Sum up the news report on the Iranian plane crash in two sentences.

#### [PAGE TEXT]
============================================================
A Russian-made Iranian passenger plane carrying 157 passengers and 13 crew crash landed in northeastern Iran on Sunday injuring at least 46 people, state television reported.

The broadcast quoted Iran's civil aviation spokesman, Reza Jafarzadeh, as saying that no one was killed in the accident. He gave no indication of what might have caused the accident.

The Taban Air plane caught fire upon landing at Mashhad airport at 7:20 a.m. local time (0350 GMT). The injured have been taken to hospitals in Mashhad, the report added.

Jafarzadeh said the Tupolev plane initially took off from Abadan airport in southwestern Iran Saturday evening but landed in Isfahan, central Iran, because of bad weather in Mashhad, its destination.

"The plane took off from Isfahan airport at 5:35 a.m. local time Sunday ... Despite bad weather and minimum visibility, the pilot made an emergency landing because a passenger was ill. But the incident then happened during landing," he said.

Aircraft seriously damaged
Jafarzadeh said the plane was seriously damaged. State television added that part of the aircraft had burned and the left wing and undercarriage were torn off.

Iran has about a dozen Soviet-built Tupolev airliners.

Iran has seen numerous crashes in recent years and its airlines have been plagued by maintenance problems, partly because they are chronically cashed-strapped and cannot buy new planes.

Iranian officials often blame U.S. sanctions that prevent it from refurbishing the American aircraft bought before the 1979 Islamic revolution and also make it difficult to get spare parts or planes from Europe.

The country has come to rely on Russian aircraft, many of them Soviet-era planes that are harder to get parts for since the fall of the Soviet Union.
============================================================
#### [SOURCE DATA]
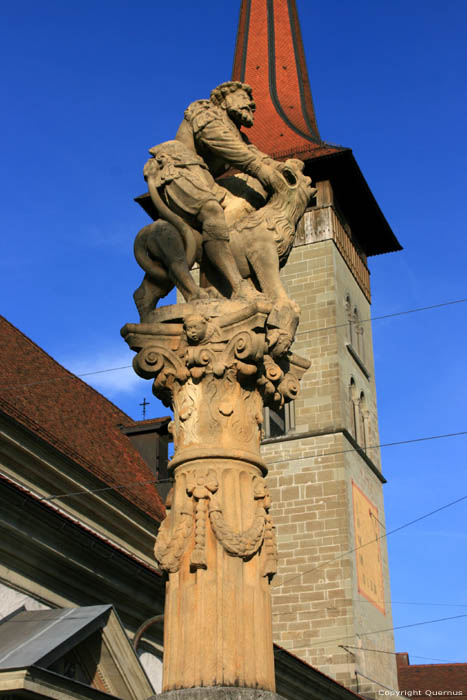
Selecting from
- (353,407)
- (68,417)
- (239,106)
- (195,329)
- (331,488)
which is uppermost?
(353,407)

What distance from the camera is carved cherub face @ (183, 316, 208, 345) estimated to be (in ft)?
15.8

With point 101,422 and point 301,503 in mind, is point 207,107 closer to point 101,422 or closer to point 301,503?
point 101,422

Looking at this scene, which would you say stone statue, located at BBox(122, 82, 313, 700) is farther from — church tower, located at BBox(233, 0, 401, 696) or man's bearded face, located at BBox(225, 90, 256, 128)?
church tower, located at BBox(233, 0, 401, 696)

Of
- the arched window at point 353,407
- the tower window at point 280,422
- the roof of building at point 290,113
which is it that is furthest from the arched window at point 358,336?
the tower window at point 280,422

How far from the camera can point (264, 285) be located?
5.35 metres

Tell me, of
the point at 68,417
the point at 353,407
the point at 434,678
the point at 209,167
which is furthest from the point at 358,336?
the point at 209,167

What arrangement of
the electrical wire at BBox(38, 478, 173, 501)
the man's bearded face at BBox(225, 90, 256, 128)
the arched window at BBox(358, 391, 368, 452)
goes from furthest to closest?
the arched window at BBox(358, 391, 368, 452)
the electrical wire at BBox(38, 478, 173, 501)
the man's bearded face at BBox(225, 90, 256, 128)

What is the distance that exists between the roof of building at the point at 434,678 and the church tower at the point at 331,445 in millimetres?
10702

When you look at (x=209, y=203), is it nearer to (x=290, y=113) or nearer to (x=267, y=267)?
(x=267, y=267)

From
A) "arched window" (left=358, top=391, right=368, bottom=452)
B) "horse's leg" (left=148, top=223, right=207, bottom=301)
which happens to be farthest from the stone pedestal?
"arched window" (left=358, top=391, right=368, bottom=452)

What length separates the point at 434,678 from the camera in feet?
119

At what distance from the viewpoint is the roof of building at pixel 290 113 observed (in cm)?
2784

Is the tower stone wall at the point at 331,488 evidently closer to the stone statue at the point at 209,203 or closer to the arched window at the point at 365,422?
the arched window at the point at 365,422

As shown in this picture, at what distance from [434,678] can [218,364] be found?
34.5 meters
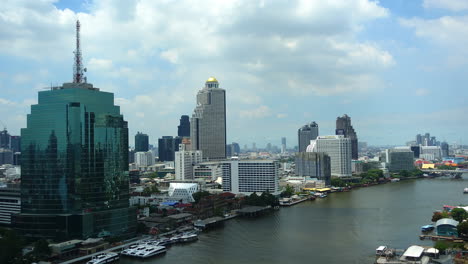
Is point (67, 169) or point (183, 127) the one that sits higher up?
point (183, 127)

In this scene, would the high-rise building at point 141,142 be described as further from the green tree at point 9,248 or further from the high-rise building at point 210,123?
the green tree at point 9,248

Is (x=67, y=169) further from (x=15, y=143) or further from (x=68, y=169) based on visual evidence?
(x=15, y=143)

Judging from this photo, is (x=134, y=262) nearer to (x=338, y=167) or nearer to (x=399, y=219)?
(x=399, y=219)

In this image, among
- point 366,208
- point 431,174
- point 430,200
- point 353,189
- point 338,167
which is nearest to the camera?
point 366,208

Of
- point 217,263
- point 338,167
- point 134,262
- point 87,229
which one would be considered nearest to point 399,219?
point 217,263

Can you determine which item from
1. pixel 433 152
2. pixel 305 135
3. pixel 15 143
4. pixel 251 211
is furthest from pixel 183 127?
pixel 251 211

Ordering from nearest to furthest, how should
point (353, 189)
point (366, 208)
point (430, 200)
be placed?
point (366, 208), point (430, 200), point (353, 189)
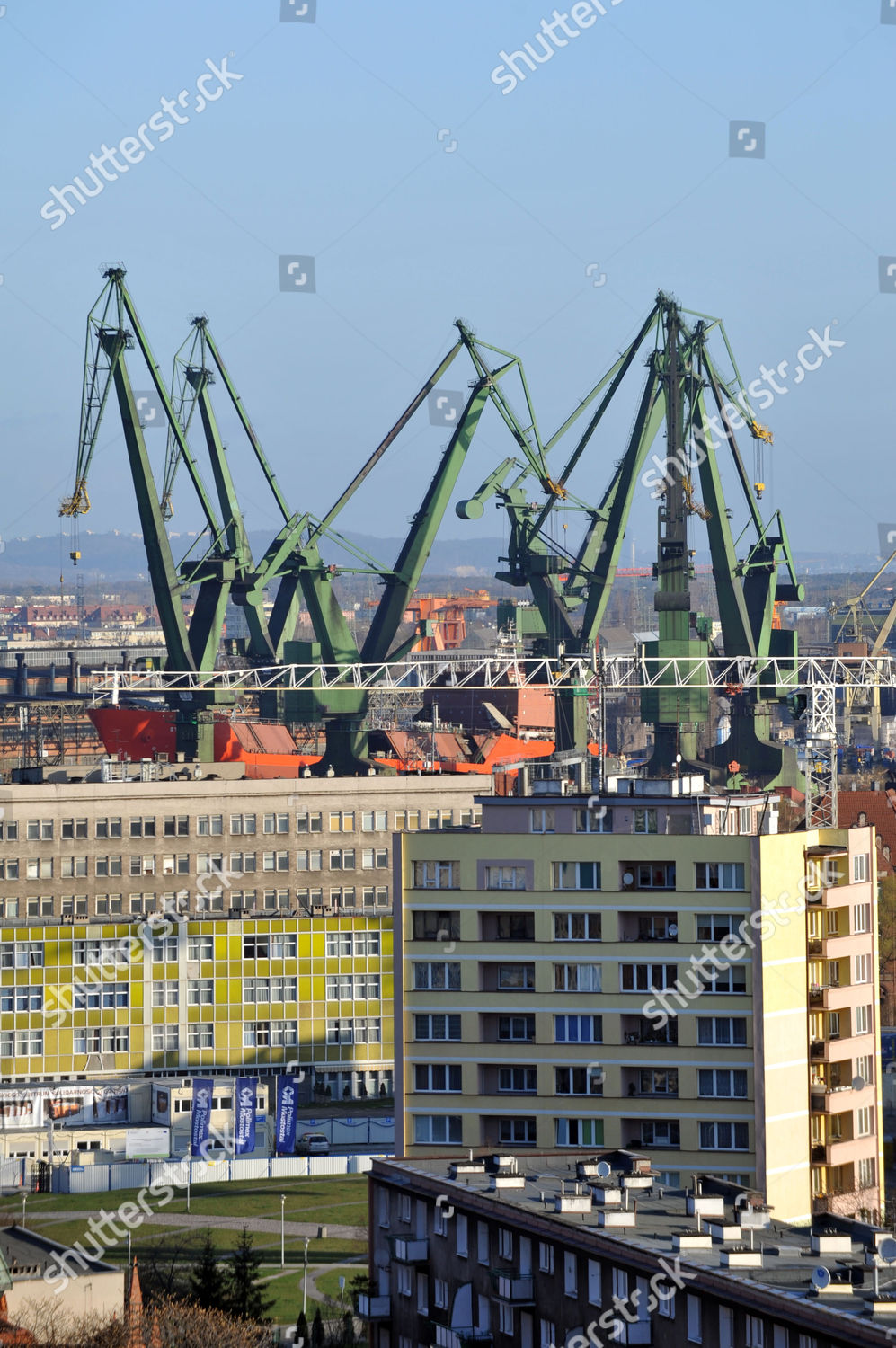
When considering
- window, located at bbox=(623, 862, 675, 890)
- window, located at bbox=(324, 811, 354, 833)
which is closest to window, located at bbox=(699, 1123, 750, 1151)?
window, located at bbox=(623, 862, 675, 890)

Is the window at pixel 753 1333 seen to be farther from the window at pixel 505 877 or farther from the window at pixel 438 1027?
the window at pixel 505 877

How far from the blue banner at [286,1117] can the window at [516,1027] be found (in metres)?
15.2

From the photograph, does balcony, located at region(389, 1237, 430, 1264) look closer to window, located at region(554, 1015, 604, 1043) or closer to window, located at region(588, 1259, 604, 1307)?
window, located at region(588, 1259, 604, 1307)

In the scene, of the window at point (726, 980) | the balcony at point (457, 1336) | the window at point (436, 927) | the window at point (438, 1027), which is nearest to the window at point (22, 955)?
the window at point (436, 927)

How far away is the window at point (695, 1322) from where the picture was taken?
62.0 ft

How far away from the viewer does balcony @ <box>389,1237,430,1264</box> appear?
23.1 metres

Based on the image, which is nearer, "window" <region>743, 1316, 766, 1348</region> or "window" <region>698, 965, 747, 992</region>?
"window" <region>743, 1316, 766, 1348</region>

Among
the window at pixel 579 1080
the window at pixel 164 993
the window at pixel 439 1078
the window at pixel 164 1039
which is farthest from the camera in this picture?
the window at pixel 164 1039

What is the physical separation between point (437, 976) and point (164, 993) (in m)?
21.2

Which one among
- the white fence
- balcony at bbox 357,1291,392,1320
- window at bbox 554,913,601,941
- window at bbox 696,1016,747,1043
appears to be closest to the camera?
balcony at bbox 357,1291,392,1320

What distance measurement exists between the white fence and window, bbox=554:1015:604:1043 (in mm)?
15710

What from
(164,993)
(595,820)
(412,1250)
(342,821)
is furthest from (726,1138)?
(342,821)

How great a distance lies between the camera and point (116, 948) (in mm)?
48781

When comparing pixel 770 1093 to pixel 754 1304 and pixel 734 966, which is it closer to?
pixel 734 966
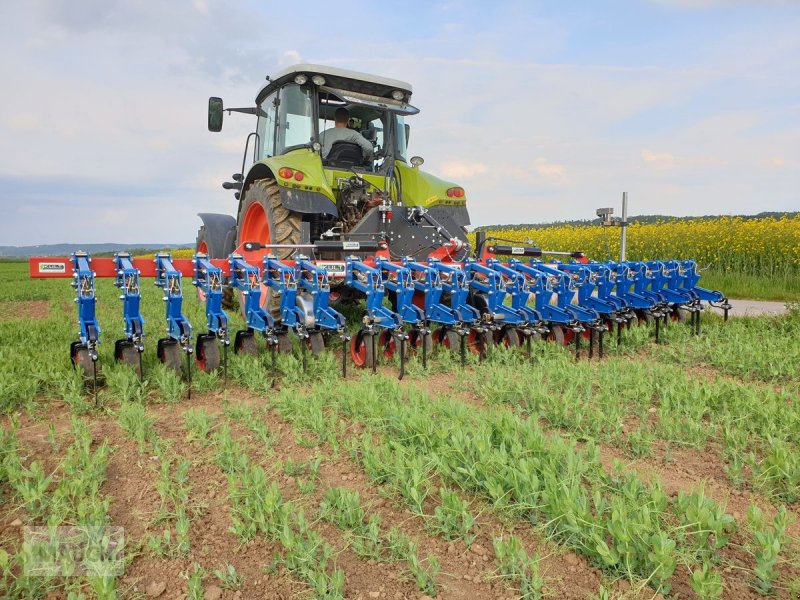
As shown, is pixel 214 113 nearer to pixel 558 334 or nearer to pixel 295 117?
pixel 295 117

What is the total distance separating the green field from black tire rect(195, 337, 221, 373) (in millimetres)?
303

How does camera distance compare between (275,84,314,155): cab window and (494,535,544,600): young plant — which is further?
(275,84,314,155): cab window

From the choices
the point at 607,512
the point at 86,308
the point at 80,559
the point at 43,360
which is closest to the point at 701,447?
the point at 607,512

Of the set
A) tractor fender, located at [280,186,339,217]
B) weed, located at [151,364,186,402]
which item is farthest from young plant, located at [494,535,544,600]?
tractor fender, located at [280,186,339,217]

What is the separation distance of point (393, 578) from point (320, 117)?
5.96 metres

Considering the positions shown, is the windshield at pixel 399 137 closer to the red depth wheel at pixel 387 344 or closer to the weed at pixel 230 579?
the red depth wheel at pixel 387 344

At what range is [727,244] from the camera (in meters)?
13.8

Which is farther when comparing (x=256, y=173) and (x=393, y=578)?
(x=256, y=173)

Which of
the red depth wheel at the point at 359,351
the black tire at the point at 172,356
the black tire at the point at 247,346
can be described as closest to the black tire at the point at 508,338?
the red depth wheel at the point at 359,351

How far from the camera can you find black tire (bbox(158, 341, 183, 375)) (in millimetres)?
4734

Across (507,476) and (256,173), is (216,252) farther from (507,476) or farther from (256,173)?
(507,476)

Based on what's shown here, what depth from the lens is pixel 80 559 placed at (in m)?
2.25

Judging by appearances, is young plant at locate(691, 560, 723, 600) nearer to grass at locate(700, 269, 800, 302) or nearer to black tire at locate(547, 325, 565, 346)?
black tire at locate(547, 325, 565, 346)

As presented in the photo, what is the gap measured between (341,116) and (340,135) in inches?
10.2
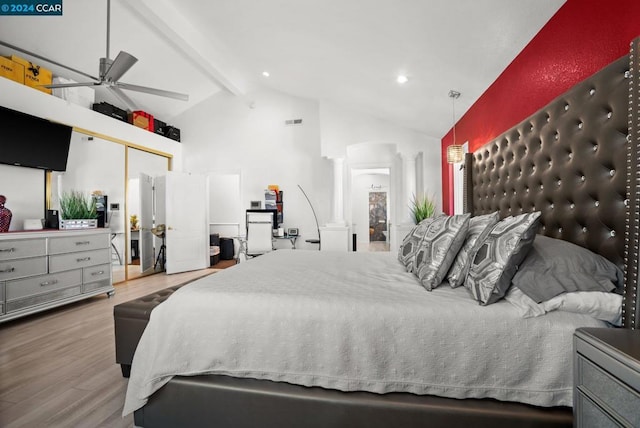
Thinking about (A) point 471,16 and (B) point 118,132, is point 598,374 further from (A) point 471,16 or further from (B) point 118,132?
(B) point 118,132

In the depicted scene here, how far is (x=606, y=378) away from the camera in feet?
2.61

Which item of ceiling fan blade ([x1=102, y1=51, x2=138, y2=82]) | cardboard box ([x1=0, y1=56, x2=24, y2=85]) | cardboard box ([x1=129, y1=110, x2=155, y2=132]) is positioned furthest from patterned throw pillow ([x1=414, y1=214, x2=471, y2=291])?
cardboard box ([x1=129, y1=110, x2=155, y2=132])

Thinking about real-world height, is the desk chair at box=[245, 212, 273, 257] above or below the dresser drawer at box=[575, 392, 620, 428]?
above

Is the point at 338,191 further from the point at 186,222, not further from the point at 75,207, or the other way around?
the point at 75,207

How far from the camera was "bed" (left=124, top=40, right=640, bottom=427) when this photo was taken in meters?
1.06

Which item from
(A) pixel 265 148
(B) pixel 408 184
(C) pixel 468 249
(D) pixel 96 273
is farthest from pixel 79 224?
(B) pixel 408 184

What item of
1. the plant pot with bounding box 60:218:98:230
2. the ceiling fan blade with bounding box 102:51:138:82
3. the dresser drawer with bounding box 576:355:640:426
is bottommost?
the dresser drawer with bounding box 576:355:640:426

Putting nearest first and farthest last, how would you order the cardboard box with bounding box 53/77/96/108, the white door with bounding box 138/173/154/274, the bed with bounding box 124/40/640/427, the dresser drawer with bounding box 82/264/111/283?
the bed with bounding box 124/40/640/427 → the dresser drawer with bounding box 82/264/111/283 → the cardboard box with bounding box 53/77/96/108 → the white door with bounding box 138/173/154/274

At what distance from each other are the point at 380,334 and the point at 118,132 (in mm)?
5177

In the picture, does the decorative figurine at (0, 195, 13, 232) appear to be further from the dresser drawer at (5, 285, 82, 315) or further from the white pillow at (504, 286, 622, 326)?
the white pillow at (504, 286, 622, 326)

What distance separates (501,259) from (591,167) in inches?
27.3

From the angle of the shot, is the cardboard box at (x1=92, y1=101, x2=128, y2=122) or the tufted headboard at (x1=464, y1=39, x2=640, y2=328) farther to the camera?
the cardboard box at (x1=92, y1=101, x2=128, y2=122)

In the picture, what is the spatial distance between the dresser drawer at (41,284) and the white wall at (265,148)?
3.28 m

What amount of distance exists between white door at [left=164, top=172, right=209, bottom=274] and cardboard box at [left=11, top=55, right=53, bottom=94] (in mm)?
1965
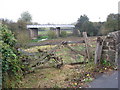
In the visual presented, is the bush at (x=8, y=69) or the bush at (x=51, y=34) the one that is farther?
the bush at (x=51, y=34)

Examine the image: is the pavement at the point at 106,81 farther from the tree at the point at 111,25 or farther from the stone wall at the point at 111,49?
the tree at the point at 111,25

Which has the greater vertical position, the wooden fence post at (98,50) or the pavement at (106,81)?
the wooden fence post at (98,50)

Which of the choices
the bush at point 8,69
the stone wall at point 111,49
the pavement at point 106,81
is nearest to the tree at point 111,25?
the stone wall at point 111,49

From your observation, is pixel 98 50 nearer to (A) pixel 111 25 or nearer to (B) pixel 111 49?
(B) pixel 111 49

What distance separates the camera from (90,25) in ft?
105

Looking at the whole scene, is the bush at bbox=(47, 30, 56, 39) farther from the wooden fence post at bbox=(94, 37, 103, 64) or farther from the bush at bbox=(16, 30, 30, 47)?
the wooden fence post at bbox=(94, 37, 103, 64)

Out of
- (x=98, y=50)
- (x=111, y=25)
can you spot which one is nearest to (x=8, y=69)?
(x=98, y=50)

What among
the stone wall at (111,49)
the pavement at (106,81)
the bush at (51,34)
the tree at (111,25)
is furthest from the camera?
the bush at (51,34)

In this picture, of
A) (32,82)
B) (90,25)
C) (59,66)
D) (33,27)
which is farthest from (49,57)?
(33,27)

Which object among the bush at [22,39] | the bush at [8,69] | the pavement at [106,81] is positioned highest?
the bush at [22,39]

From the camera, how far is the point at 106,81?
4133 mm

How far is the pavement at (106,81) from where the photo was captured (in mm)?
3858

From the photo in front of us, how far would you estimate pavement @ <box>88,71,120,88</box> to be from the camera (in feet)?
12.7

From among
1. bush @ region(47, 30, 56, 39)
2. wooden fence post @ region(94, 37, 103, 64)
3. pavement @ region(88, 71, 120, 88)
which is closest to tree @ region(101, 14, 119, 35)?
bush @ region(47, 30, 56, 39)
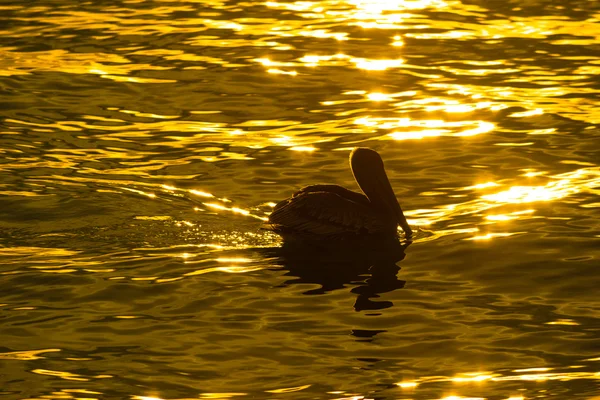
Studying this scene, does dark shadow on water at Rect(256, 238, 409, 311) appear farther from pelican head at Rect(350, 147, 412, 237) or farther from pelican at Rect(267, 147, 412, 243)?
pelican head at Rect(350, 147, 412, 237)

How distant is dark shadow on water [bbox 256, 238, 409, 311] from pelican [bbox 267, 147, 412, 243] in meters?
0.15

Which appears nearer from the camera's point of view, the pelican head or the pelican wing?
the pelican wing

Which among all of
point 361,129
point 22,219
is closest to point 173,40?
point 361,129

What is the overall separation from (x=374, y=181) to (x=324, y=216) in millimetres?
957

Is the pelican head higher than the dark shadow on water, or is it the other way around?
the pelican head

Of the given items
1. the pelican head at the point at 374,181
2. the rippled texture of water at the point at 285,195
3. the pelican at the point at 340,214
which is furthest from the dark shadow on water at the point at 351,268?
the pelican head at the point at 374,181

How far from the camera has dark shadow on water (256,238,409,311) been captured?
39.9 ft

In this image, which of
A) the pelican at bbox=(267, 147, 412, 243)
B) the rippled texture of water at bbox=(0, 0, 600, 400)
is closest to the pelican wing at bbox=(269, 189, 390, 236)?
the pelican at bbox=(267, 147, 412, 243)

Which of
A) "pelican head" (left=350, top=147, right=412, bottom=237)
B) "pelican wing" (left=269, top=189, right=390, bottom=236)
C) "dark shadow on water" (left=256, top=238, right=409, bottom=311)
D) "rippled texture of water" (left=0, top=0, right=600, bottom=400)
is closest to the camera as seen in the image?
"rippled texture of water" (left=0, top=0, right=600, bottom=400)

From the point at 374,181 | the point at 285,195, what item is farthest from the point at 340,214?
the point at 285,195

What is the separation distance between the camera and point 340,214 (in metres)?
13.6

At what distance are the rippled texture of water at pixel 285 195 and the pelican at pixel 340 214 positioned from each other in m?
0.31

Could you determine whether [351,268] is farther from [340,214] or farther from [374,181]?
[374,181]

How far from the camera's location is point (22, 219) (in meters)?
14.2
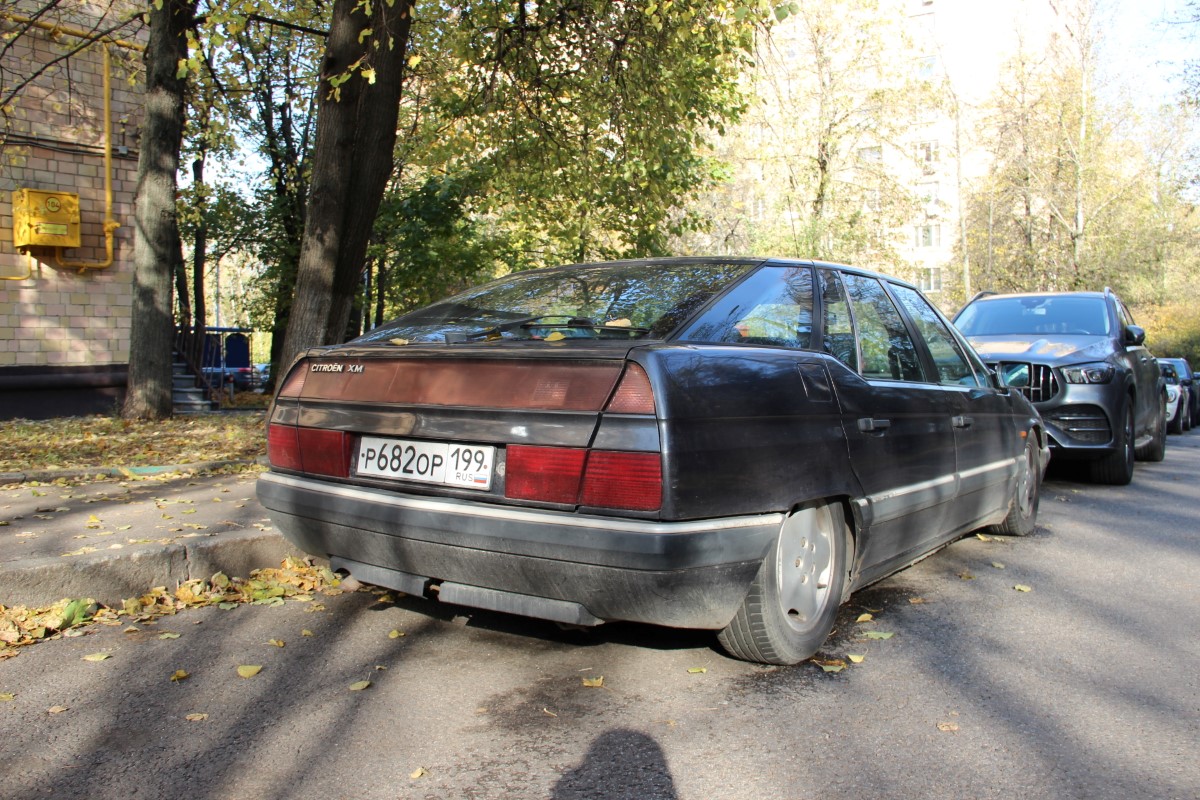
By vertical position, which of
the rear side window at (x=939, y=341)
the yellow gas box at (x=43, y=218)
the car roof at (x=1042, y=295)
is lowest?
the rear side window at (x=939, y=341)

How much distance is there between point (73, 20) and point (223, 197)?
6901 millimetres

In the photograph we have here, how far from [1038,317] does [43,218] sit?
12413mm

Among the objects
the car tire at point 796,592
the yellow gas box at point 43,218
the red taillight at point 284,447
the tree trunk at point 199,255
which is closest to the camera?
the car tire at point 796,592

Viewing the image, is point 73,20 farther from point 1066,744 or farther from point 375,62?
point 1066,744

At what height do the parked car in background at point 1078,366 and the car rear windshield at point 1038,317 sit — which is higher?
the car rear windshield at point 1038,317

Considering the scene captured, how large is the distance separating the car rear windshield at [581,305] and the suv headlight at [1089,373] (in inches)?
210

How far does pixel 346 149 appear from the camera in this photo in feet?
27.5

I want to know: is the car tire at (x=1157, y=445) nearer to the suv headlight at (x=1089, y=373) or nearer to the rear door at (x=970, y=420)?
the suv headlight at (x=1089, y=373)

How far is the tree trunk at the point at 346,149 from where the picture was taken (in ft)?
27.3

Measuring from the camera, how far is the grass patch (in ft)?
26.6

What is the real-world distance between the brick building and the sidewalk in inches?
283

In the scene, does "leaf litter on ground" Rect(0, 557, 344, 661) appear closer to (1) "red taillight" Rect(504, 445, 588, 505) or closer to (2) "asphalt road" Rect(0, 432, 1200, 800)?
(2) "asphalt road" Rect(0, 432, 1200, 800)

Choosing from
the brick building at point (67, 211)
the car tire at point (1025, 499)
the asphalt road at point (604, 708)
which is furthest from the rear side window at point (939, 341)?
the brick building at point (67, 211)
============================================================
#### [RESULT OF THE TASK]
A Russian-made Taban Air Tupolev carrying 157 passengers and 13 crew crash landed and caught fire at Mashhad airport in northeastern Iran on Sunday, injuring at least 46 people but killing no one, according to state television. Iran has seen numerous crashes in recent years, and its airlines have been plagued by maintenance problems, which Iranian officials often blame on U.S. sanctions.